Sri Lanka's monks vow to fight constitutional reform

Sri Lanka's Buddhist monks threatened to hold nation-wide protests against the move to give political autonomy to the minority Tamil community.
Image for representation only.
Image for representation only.

COLOMBO: Sri Lanka's hardline Buddhist monks today vowed to resist the government's decision to draft a new Constitution, threatening to hold nation-wide protests against the move to give political autonomy to the minority Tamil community.

Claiming that President Maithripala Sirisena government has no mandate to introduce the new constitution, hardline monk Maagalkande Sudaththa told media here the country's influential Buddhists are going from district-to-district to educate their followers about the "dangers" of the proposed Constitution.

The hardline monks vowed to back the opposition mounted by the monk leaders against the government's move to change the island's constitution. They threatened to hold street protests against the government's decision. Sudaththa's remarks came after Sri Lankan government asserted that the government will go ahead with the process of drafting the new Constitution to give its Tamil minority greater autonomy.

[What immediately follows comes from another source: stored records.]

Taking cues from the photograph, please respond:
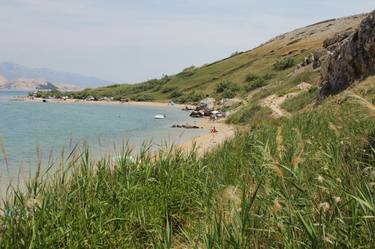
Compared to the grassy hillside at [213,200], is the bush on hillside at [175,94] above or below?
below

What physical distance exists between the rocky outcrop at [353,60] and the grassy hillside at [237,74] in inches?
1858

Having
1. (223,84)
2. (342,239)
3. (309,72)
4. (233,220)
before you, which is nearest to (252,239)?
(233,220)

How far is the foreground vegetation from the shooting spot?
12.8ft

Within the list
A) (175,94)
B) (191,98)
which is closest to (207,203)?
(191,98)

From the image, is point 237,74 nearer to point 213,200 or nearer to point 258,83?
point 258,83

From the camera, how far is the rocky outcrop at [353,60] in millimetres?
23500

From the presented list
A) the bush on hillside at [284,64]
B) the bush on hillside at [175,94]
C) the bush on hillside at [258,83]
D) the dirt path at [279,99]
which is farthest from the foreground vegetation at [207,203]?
the bush on hillside at [175,94]

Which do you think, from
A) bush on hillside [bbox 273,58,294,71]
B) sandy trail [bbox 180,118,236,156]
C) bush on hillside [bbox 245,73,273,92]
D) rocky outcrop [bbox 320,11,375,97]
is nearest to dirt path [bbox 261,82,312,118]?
sandy trail [bbox 180,118,236,156]

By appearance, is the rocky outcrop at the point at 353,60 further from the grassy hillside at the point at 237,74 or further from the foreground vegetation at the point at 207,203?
the grassy hillside at the point at 237,74

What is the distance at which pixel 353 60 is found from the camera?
2519cm

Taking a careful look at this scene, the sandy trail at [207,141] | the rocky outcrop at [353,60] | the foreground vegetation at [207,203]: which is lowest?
the sandy trail at [207,141]

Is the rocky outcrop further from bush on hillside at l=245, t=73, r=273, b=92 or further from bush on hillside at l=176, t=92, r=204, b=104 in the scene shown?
bush on hillside at l=176, t=92, r=204, b=104

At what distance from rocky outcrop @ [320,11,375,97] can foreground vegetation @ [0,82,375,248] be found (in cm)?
1637

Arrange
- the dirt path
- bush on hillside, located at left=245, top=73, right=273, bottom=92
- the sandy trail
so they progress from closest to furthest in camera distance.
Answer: the sandy trail
the dirt path
bush on hillside, located at left=245, top=73, right=273, bottom=92
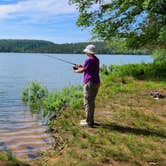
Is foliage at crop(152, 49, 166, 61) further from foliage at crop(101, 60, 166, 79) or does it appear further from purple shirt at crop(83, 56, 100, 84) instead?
purple shirt at crop(83, 56, 100, 84)

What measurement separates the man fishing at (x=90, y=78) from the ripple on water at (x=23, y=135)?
4.48 ft

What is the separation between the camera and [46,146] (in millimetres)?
13539

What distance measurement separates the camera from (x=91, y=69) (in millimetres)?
12352

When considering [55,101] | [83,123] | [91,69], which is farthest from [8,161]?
[55,101]

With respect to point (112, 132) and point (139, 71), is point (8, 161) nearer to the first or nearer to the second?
point (112, 132)

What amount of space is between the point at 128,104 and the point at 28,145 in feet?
13.3

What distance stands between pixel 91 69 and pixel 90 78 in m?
0.24

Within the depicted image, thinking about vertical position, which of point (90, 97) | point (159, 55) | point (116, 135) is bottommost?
point (116, 135)

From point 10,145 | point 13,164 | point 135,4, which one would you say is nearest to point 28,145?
point 10,145

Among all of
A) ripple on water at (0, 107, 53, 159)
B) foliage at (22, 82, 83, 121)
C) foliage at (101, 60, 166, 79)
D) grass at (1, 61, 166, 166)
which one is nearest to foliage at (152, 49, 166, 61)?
foliage at (101, 60, 166, 79)

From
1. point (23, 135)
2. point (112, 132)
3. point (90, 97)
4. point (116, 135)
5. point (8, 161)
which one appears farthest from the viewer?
point (23, 135)

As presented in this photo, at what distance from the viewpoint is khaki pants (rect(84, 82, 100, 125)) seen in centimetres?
1246

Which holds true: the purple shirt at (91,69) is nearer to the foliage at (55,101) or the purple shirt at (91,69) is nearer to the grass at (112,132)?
the grass at (112,132)

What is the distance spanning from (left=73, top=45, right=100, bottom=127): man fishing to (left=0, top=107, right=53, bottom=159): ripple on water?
1365 millimetres
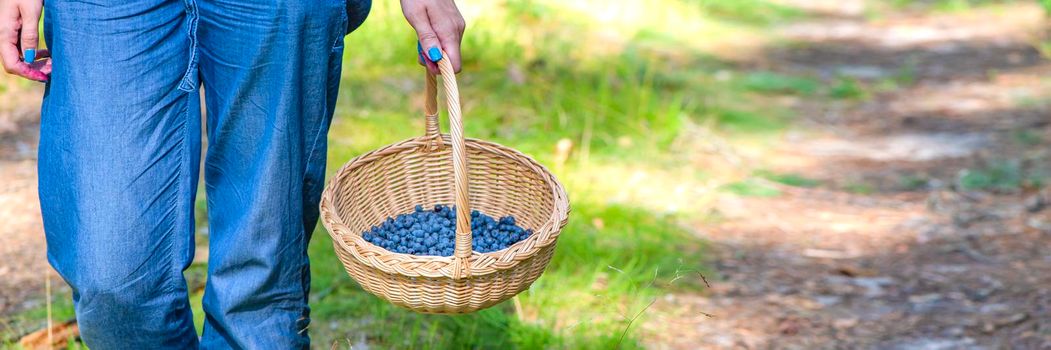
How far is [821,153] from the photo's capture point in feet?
14.0

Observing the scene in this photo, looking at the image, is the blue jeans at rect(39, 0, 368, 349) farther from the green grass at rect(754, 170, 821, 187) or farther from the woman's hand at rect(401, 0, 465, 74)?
the green grass at rect(754, 170, 821, 187)

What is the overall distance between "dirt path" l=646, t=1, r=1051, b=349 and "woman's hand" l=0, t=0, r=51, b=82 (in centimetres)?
155

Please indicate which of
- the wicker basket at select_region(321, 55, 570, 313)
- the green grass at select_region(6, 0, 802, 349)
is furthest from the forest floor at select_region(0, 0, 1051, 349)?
the wicker basket at select_region(321, 55, 570, 313)

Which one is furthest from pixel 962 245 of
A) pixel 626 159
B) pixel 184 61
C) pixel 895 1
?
pixel 895 1

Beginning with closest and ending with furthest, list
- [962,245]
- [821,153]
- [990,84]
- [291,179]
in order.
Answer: [291,179]
[962,245]
[821,153]
[990,84]

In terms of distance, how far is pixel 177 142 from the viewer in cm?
153

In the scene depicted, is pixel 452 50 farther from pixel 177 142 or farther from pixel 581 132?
pixel 581 132

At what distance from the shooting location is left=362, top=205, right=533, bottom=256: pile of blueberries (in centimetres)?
179

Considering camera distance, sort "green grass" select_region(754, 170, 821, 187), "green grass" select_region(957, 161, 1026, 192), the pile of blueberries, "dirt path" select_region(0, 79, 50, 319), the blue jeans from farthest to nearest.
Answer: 1. "green grass" select_region(754, 170, 821, 187)
2. "green grass" select_region(957, 161, 1026, 192)
3. "dirt path" select_region(0, 79, 50, 319)
4. the pile of blueberries
5. the blue jeans

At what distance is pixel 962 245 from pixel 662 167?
1040 mm

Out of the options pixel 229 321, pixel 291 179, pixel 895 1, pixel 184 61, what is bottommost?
pixel 895 1

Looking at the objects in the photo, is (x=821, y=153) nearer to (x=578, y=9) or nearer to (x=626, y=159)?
(x=626, y=159)

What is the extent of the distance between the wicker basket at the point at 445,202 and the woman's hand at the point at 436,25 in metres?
0.03

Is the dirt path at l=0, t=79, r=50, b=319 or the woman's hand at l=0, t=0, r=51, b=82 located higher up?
the woman's hand at l=0, t=0, r=51, b=82
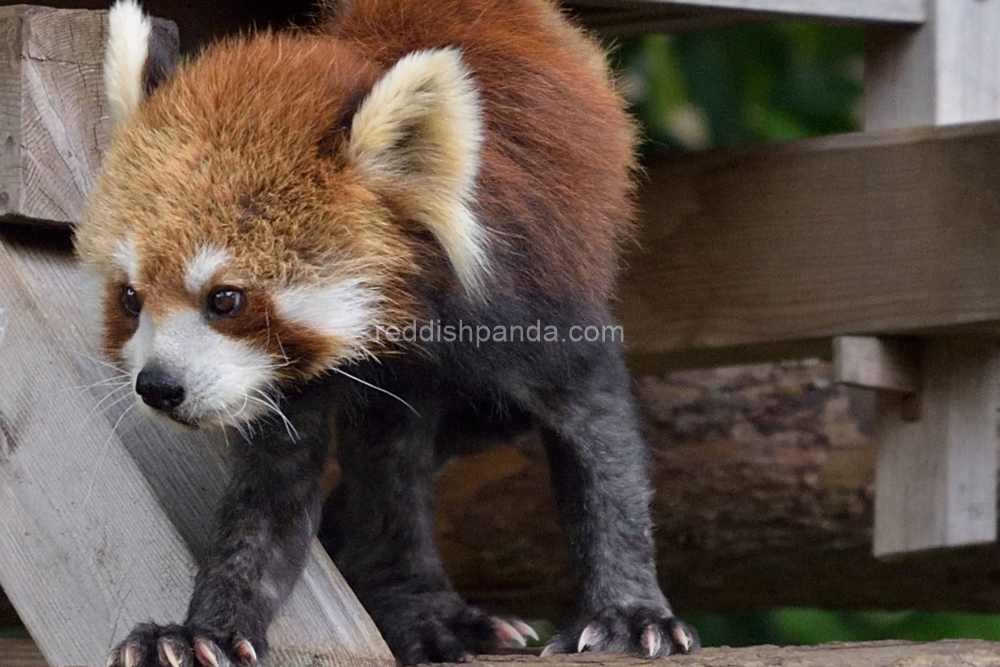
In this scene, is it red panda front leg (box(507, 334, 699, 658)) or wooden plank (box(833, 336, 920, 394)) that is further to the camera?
wooden plank (box(833, 336, 920, 394))

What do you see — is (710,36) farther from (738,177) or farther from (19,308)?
(19,308)

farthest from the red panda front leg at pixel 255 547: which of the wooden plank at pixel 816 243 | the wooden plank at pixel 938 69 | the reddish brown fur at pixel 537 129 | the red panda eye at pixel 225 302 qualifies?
the wooden plank at pixel 938 69

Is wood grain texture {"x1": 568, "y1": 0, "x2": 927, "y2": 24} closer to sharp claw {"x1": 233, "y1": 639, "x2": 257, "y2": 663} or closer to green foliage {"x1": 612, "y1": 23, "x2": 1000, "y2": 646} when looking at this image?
green foliage {"x1": 612, "y1": 23, "x2": 1000, "y2": 646}

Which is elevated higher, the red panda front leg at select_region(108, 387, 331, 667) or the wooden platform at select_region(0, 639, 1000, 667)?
the red panda front leg at select_region(108, 387, 331, 667)

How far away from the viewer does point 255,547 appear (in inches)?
111

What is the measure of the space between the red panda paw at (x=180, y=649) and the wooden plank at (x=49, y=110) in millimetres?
876

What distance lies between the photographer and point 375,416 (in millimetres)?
3393

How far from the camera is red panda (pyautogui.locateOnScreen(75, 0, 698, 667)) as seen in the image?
2654 mm

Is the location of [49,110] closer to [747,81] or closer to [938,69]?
[938,69]

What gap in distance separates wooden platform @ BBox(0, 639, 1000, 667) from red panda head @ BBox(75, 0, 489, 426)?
26.9 inches

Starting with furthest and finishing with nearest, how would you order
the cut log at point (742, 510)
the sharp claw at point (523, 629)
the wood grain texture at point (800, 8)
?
the cut log at point (742, 510) < the wood grain texture at point (800, 8) < the sharp claw at point (523, 629)

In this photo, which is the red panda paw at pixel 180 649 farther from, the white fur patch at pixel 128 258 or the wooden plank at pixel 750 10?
the wooden plank at pixel 750 10

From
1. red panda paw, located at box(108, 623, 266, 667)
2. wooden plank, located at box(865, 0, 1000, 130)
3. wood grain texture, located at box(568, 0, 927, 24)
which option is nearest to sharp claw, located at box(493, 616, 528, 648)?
red panda paw, located at box(108, 623, 266, 667)

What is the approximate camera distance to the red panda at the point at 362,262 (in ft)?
8.71
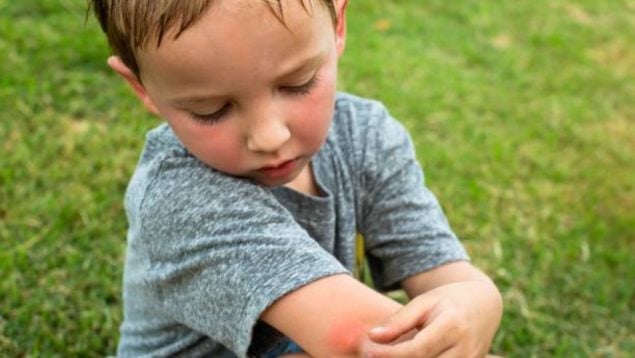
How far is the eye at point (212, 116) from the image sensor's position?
1.36m

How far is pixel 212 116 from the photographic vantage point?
4.52ft

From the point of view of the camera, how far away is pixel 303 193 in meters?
1.64

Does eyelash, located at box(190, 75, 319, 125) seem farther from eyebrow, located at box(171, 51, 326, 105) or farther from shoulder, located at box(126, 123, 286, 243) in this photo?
shoulder, located at box(126, 123, 286, 243)

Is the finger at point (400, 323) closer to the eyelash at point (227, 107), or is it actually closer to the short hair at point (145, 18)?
the eyelash at point (227, 107)

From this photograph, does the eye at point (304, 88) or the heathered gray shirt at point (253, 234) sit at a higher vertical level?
the eye at point (304, 88)

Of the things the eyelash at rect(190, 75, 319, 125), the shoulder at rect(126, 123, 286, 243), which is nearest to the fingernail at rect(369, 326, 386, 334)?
the shoulder at rect(126, 123, 286, 243)

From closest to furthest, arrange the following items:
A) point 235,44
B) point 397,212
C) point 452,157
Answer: point 235,44 < point 397,212 < point 452,157

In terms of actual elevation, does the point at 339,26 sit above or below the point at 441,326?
above

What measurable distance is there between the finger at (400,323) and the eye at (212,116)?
401 mm

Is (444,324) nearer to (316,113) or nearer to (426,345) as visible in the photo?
(426,345)

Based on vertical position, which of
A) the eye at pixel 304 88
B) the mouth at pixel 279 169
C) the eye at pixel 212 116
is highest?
the eye at pixel 304 88

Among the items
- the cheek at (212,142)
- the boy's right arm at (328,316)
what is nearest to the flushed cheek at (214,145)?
the cheek at (212,142)

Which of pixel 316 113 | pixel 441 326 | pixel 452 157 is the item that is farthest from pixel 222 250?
pixel 452 157

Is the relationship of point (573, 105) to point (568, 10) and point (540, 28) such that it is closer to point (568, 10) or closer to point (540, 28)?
point (540, 28)
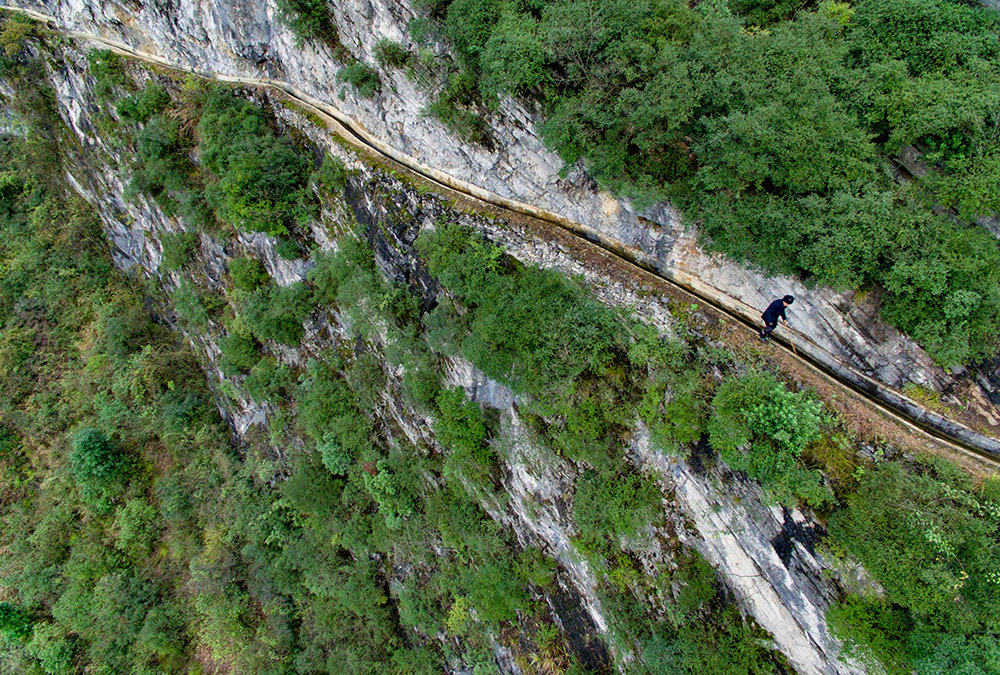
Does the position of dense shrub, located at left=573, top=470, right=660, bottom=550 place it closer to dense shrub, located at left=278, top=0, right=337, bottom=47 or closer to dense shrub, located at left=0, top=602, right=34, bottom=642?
dense shrub, located at left=278, top=0, right=337, bottom=47

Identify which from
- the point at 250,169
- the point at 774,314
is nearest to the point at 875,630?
the point at 774,314

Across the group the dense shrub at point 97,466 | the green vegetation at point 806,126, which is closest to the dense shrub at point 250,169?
the green vegetation at point 806,126

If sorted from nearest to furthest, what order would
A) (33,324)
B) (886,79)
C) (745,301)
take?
(886,79) < (745,301) < (33,324)

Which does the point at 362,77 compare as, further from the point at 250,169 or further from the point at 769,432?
the point at 769,432

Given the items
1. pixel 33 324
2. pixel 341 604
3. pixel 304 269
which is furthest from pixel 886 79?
pixel 33 324

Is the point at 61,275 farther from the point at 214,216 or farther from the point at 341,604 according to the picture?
the point at 341,604

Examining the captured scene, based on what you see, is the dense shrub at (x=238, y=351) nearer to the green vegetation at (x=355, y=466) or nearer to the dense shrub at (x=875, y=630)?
the green vegetation at (x=355, y=466)

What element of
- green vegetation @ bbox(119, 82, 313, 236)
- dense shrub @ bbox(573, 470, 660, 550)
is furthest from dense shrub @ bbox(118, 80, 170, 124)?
dense shrub @ bbox(573, 470, 660, 550)
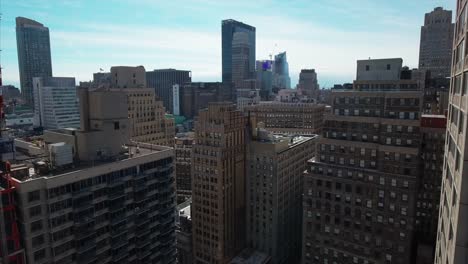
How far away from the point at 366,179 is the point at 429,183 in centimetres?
2506

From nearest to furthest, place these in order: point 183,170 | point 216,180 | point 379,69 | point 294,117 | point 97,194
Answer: point 97,194 < point 379,69 < point 216,180 < point 183,170 < point 294,117

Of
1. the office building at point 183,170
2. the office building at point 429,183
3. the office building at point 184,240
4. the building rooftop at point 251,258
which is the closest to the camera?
the office building at point 429,183

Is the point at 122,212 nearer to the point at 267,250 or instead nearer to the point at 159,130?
the point at 267,250

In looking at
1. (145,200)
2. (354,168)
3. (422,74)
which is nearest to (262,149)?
(354,168)

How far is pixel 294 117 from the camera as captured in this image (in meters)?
192

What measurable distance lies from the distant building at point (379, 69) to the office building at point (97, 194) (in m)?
55.9

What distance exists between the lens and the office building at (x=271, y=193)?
112m

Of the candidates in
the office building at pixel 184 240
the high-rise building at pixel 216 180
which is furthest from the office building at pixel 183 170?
the high-rise building at pixel 216 180

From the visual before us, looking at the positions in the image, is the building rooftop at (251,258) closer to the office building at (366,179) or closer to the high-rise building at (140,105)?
the office building at (366,179)

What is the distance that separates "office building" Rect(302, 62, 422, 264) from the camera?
3027 inches

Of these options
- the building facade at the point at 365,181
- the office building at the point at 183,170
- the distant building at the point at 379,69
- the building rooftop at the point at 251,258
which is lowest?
the building rooftop at the point at 251,258

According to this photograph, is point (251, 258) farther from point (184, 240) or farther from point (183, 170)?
point (183, 170)

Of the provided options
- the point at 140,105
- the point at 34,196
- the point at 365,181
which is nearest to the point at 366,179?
the point at 365,181

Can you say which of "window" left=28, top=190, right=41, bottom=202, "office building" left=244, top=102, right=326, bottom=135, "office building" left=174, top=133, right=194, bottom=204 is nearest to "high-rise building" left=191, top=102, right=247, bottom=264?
"window" left=28, top=190, right=41, bottom=202
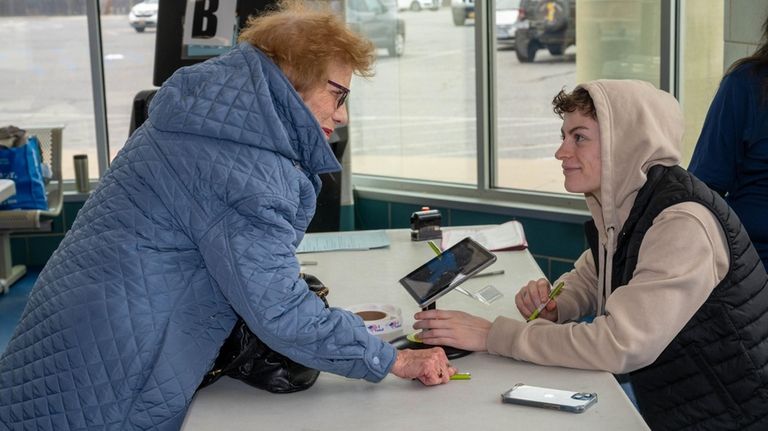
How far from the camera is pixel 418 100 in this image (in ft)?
19.6

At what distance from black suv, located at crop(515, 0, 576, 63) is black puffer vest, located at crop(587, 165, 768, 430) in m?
3.17

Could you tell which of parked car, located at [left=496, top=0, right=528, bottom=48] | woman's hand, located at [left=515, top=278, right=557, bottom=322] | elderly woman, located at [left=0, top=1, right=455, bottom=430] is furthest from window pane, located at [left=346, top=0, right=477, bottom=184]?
elderly woman, located at [left=0, top=1, right=455, bottom=430]

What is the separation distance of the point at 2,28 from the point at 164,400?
17.5 ft

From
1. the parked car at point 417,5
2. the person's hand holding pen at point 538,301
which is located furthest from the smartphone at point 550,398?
the parked car at point 417,5

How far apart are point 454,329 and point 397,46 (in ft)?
12.6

Government spokesman and Health Minister Rajitha Senaratne said the parliament will not reverse the process begun in April last year to draft the Constitution. "The government got 6.2 million votes to change the constitution," Senaratne had said.

"The monks can have their views, but the people's mandate at two elections in 2015 was to change the Constitution. We will not work against the people's will just because Buddhist monks want us to do so," he had said.

President Maithripala Sirisena last week met the senior monks and assured that they would be informed on the final draft of the constitutional reform. Sri Lankan parliament had converted itself into a constitutional assembly to draft a new Constitution to replace the existing 1978 Constitution. Suddhaththa said about 70 per cent of MPs in the 225- member parliament are a "asleep" when important issues are discussed. He accused them of being "uneducated".

Nearly 70 per cent of the island's population is Buddhist. The latest move by the Buddhist community is a new challenge to the government of Sirisena who himself is a Buddhist and is committed to ethnic unity. The hardline stance of monks is being seen as the history repeating itself whenever successive Sri Lankan governments attempted reforms to grant political autonomy to the Tamil minority in its bid to end ethnic strife in the island.

All such attempts since 1958 have been scuttled by Buddhist monks who took the ant-reform platform driving the Sinhala majority to oppose the blue prints for power sharing. This led to a bloody armed conflict waged by the LTTE to carve out a separate Tamil state in the north and east provinces.

The LTTE was militarily defeated in 2009, yet the root causes of the conflict remain to be addressed. Tamils, who live predominantly in the north and east of Sri Lanka, form the largest minority group in the country constituting for 11.1 per cent of the population. The Liberation Tigers of Tamil Eelam (LTTE) ran a nearly three-decade separatist campaign leading to a bloody war with the Sri Lankan security forces. According to the UN figures, up to 40,000 civilians were killed by the security forces during former president Mahinda Rajapaksa's regime that brought an end to the brutal conflict with the defeat of the LTTE in 2009.